Data breach at edtech giant McGraw Hill affects 13.5 million accounts

Fraud group ShinyHunters leaked information on 13.5 million McGraw Hill user accounts, stolen after breaching the company’s Salesforce environment earlier this month.
Founded in 1909, McGraw Hill is a leading global educational publisher with annual revenues of $2.2 billion, providing educational content and solutions for PreK–12, higher education, and professional learning.
The company confirmed the alleged ShinyHunters breach in a statement shared with BleepingComputer on Tuesday, saying that threat actors exploited a vulnerability in a Salesforce vulnerability and that the incident did not affect its Salesforce accounts, courseware, customer databases, or internal systems.
“McGraw-Hill recently identified unauthorized access to a limited set of data on a web page hosted by Salesforce on its platform. This activity appears to be part of a broader issue involving poor configuration of the Salesforce environment that has impacted many organizations that work with Salesforce,” a McGraw-Hill spokesperson told BleepingComputer.
This came after ShinyHunters added the company to a blacklist of hacking gangs, claiming to have stolen 45 million Salesforce records containing personally identifiable information (PII) and threatening to leak the allegedly stolen documents online without a ransom being paid.

While McGraw Hill has yet to share how many people were affected by the data breach, data breach notification service Have I Been Pwned says ShinyHunters has now leaked more than 100GB of files containing data linked to 13.5 million accounts.
The disclosed information includes names, residential addresses, phone numbers, and email addresses, which threat actors may use to target McGraw Hill customers in phishing attacks.
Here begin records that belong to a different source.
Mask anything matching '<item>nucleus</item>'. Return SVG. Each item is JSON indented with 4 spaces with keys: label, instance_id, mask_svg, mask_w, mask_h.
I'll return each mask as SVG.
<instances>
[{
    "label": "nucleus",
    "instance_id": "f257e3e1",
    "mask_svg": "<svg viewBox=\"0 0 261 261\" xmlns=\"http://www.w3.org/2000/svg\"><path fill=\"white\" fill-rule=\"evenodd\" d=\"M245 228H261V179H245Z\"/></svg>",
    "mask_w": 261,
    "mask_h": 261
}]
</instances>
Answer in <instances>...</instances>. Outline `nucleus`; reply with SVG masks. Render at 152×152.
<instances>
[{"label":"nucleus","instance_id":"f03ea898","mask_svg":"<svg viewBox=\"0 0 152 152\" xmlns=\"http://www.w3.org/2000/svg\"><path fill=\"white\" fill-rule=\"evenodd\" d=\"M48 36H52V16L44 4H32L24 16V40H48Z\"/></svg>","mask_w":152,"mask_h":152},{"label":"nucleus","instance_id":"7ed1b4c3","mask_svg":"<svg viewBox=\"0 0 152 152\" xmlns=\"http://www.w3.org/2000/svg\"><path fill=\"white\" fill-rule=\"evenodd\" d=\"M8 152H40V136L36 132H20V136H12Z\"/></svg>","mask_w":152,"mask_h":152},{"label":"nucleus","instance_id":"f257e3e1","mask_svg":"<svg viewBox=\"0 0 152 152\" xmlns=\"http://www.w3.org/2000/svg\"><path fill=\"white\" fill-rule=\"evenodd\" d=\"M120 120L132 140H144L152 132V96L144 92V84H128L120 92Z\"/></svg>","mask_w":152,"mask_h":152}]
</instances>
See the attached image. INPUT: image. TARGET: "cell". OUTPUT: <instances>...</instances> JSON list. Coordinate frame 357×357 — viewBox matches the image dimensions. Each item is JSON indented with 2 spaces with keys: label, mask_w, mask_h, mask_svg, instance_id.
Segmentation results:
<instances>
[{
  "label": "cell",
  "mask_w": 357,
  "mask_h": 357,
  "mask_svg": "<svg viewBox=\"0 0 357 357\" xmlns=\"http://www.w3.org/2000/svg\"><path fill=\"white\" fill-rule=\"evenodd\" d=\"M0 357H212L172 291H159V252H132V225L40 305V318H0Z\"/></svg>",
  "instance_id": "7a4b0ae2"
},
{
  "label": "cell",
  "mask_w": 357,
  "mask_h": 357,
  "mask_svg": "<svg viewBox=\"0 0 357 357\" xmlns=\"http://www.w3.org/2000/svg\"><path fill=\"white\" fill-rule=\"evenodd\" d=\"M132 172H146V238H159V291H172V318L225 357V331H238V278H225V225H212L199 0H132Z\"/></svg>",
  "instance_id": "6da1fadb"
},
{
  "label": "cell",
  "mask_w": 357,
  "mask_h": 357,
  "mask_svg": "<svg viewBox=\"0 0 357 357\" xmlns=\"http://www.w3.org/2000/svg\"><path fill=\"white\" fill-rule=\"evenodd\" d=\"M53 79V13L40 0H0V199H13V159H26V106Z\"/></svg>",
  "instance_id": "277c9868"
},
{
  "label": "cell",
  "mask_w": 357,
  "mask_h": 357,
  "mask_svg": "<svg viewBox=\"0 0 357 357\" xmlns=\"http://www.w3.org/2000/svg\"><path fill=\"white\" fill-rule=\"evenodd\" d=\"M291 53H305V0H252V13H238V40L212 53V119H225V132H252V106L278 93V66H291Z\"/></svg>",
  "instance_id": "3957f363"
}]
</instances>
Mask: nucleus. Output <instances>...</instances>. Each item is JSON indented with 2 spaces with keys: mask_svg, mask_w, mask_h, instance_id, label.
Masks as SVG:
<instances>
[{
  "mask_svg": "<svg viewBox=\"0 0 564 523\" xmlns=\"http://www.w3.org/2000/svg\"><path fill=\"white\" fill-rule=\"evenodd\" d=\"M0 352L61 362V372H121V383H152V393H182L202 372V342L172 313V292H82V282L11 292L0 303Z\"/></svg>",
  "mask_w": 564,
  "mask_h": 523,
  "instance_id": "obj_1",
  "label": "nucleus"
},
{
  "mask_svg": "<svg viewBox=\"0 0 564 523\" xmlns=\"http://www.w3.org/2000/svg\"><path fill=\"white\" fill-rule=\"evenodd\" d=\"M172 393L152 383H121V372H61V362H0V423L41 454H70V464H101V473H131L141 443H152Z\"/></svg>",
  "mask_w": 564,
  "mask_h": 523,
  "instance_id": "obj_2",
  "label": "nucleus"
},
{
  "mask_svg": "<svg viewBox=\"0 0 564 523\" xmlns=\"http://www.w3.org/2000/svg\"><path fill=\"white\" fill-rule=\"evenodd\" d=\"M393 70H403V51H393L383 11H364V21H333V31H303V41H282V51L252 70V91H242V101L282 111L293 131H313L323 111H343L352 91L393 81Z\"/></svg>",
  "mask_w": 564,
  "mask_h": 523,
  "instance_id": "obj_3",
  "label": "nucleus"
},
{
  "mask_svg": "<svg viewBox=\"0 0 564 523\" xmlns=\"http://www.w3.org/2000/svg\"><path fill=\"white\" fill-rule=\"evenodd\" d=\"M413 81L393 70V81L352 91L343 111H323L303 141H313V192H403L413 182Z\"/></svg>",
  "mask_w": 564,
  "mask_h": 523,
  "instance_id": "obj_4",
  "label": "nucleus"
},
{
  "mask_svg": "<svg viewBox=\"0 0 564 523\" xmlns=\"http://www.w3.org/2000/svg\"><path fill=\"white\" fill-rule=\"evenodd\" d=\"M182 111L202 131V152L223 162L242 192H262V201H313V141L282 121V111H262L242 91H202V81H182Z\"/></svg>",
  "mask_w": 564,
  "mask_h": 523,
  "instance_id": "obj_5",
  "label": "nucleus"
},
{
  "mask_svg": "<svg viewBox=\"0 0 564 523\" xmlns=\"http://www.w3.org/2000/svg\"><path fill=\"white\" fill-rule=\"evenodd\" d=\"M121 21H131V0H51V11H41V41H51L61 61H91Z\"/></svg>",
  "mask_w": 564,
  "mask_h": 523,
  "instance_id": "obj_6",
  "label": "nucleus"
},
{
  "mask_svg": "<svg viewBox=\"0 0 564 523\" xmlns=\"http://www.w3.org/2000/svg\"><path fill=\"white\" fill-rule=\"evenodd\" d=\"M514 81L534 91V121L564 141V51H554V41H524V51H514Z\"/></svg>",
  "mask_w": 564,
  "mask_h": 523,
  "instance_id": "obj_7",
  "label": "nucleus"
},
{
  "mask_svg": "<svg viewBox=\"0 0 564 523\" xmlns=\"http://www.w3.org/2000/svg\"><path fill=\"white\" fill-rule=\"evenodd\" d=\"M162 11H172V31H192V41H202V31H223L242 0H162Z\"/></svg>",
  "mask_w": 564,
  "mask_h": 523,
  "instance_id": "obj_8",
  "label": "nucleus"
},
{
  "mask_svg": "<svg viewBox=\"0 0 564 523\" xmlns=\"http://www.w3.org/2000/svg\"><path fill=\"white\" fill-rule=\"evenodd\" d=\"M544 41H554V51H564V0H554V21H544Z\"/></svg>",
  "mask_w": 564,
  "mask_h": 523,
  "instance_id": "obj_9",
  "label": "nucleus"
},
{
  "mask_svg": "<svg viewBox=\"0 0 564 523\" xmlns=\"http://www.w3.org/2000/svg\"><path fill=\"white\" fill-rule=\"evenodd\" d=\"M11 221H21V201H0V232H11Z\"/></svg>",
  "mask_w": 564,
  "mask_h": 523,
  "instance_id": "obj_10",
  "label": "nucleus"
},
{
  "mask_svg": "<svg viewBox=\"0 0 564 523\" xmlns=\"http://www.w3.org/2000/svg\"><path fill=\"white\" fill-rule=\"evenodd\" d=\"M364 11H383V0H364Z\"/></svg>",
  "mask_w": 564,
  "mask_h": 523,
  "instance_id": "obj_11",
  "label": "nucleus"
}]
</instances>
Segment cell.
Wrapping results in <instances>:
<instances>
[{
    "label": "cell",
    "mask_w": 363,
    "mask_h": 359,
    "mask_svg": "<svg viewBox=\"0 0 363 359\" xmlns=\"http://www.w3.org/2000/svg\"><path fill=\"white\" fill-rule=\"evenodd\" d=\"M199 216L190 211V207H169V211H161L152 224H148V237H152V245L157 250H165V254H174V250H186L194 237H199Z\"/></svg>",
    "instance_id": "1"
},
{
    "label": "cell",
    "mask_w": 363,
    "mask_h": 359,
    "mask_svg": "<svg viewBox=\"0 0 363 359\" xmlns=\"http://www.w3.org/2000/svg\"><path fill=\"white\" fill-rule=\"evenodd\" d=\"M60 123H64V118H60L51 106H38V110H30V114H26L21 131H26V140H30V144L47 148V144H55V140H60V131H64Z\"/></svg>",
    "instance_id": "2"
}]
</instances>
“In April 2026, education firm McGraw Hill confirmed a data breach following a phishing attempt. Caused by poor Salesforce security, the company said the incident exposed a ‘limited set of data from a web page hosted by Salesforce on its premises’,” said Have I Been Pwned today.
“More than 100GB of data was later released publicly, containing 13.5M unique email addresses across multiple files, with additional fields such as name, physical address and phone number appearing inconsistently in other records.”
This week, ShinyHunters have once again started leaking stolen data after breaching the Snowflake ecosystem of American video game publisher Rockstar Games. The stolen data includes internal statistics used to monitor Rockstar’s online services and support tickets, as well as in-game revenue metrics and purchases, player behavior tracking, and in-game economic data for Red Dead Online and Grand Theft Auto Online.
In recent months, the gang has also caused security breaches affecting the European Commission, Infinite Campus, Hims & Hers, Telus Digital, Wynn Resorts, CarGurus, Panera Bread, SoundCloud, and the dating giant Match.